**Parts of the exercise**
[1] In the alloy passage, what is said to cause the alloys' expected antimicrobial properties?
[2] Set down the stretch of the alloy passage from "It is to be understood that the invention" through "regarded as limiting.", word for word.
[3] List every microbe the alloy passage names as one the alloys may act against.

**Document section**

Food processing equipment fabricated from the alloys of the invention may be used to form, grind, slice, spread or transport food. Such equipment includes, but need not be limited to, meat-grinders, meat/cheese slicers, mixers, bowls, pans, colanders', pots, food presses, food extruders, baking sheets, utensils, spreaders, and countertops. Foods produced with this equipment include, but are not limited to, chicken nuggets, burgers, pizza and bread dough, fish sticks, sausages, chopped and formed vegetables, candy, ice cream and frozen dairy items.

In addition to the clean appearance and low galling properties of the alloys of the invention, the alloys are expected to have antimicrobial properties due to the high copper content. That is, when a clean sheet of the alloy is exposed to bacteria, at least 90%, typically 99%, more typically 99.9% of the bacteria die within two hours. The alloys of the invention may exhibit antimicrobial properties against Staphylococcus aureus, Escherichia coli, Pseudomonas aeruginosa, Listeria monocytogenes, Clostridium difficile, and Enterobacter aerogenes, however it is expected that the alloys of the invention exhibit antimicrobial properties against many additional types of microbes. Because of the antimicrobial properties, it is expected that alloys of the invention may find wide use in hospitals, kitchens, bathrooms, slaughterhouses, meat-packing facilities, farms, feed mills, and laboratories, among other locations.

Because of the antimicrobial properties of the alloys of the invention, it is possible to make many products with antimicrobial properties. In most cases, creating an antimicrobial product or device is as simple as fabricating the product or device out of an alloy of the invention, so that a surface of the alloy is left to interact with the environment. For example, an antimicrobial handrail for a bathroom stall may be fabricated by making a handrail out of an alloy of the invention using known fabrication techniques. With regular cleaning the handrail may remain virtually free of Clostridium difficile which is commonly spread via fecal matter, and causes severe diarrhea and dehydration.

It is to be understood that the invention is not limited in its application to the details of construction and the arrangement of components set forth in the following description. The invention is capable of other embodiments and of being practiced or of being carried out in various ways. Also it is to be understood that the phraseology and terminology used herein is for the purpose of description and should not be regarded as limiting.

Recitation of ranges of values herein are merely intended to serve as a shorthand method of referring individually to each separate value falling within the range, unless otherwise indicated herein, and each separate value is incorporated into the specification as if it were individually recited herein. All methods described herein can be performed in any suitable order unless otherwise indicated herein or otherwise clearly contradicted by context. The use of any and all examples, or exemplary language (e.g., “such as”) provided herein, is intended merely to better illuminate the invention and does not pose a limitation on the scope of the invention unless otherwise claimed. No language in the specification should be construed as indicating any nonclaimed element as essential to the practice of the invention.

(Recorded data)
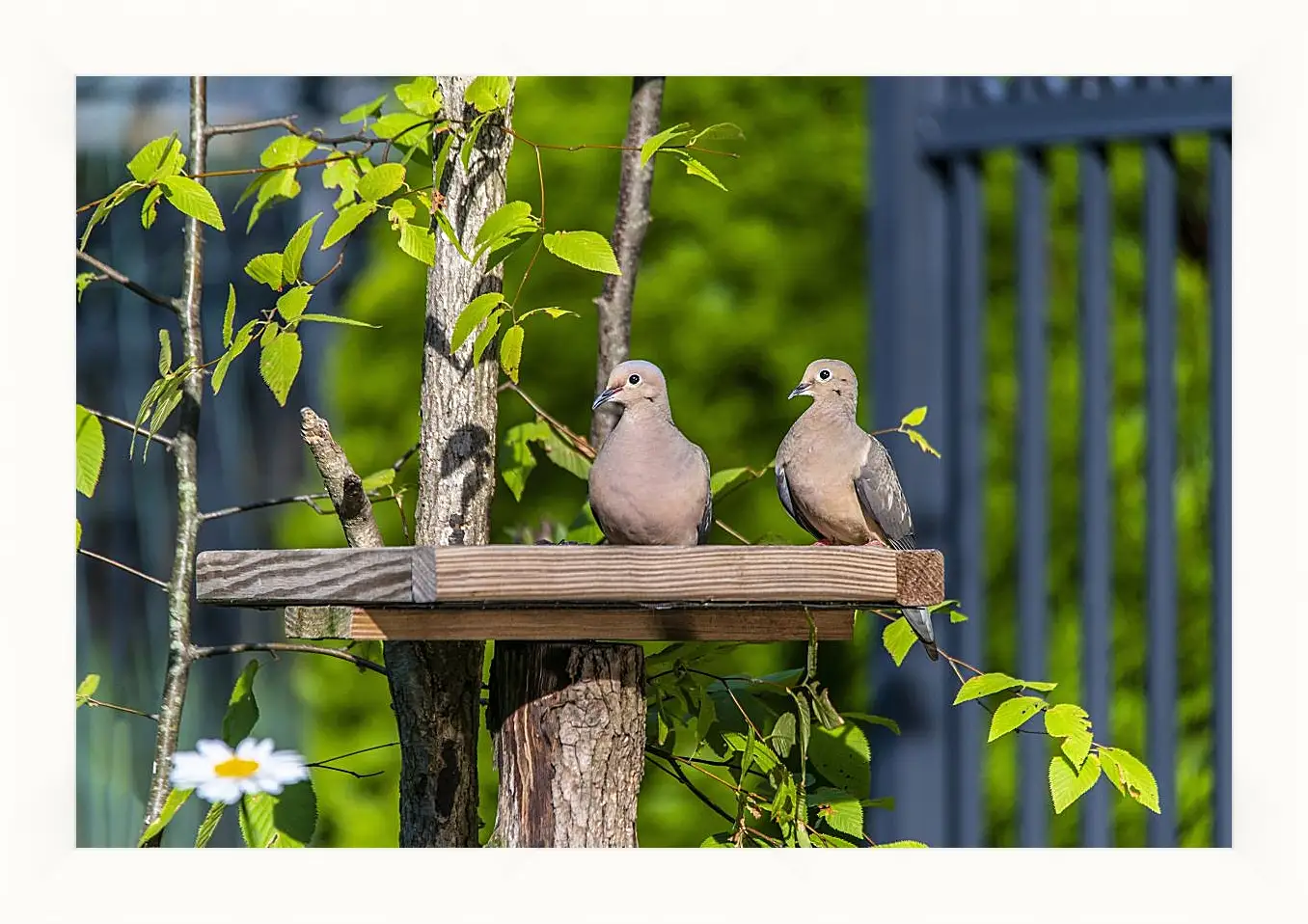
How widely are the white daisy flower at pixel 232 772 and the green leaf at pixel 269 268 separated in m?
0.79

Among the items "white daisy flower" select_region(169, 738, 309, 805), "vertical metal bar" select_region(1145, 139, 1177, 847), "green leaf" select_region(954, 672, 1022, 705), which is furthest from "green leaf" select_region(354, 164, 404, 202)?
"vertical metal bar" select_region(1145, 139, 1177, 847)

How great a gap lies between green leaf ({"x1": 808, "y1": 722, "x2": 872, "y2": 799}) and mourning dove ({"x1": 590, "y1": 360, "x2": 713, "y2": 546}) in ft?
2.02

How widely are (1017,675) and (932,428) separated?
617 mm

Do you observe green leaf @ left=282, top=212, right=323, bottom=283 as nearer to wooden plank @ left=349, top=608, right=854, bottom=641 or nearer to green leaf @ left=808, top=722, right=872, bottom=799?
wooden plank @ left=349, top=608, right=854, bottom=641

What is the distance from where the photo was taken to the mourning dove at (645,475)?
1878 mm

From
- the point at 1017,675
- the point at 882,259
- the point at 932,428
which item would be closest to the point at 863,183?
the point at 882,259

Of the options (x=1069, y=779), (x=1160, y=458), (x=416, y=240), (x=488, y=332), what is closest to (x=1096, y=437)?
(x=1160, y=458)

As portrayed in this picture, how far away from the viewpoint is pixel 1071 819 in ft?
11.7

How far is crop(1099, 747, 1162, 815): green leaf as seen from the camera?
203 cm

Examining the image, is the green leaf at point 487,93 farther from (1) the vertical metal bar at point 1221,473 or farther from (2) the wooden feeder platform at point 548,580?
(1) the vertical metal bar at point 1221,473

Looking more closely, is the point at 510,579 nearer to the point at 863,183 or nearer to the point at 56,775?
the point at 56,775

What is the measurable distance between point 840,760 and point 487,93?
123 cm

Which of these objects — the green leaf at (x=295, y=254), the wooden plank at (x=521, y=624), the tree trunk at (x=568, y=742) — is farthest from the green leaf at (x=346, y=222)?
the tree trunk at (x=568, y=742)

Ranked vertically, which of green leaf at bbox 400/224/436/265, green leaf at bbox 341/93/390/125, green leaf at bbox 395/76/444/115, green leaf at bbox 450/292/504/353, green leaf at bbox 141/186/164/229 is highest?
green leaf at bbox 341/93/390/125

**Solved problems**
[1] Their high copper content.

[2]
It is to be understood that the invention is not limited in its application to the details of construction and the arrangement of components set forth in the following description. The invention is capable of other embodiments and of being practiced or of being carried out in various ways. Also it is to be understood that the phraseology and terminology used herein is for the purpose of description and should not be regarded as limiting.

[3] Staphylococcus aureus, Escherichia coli, Pseudomonas aeruginosa, Listeria monocytogenes, Clostridium difficile, Enterobacter aerogenes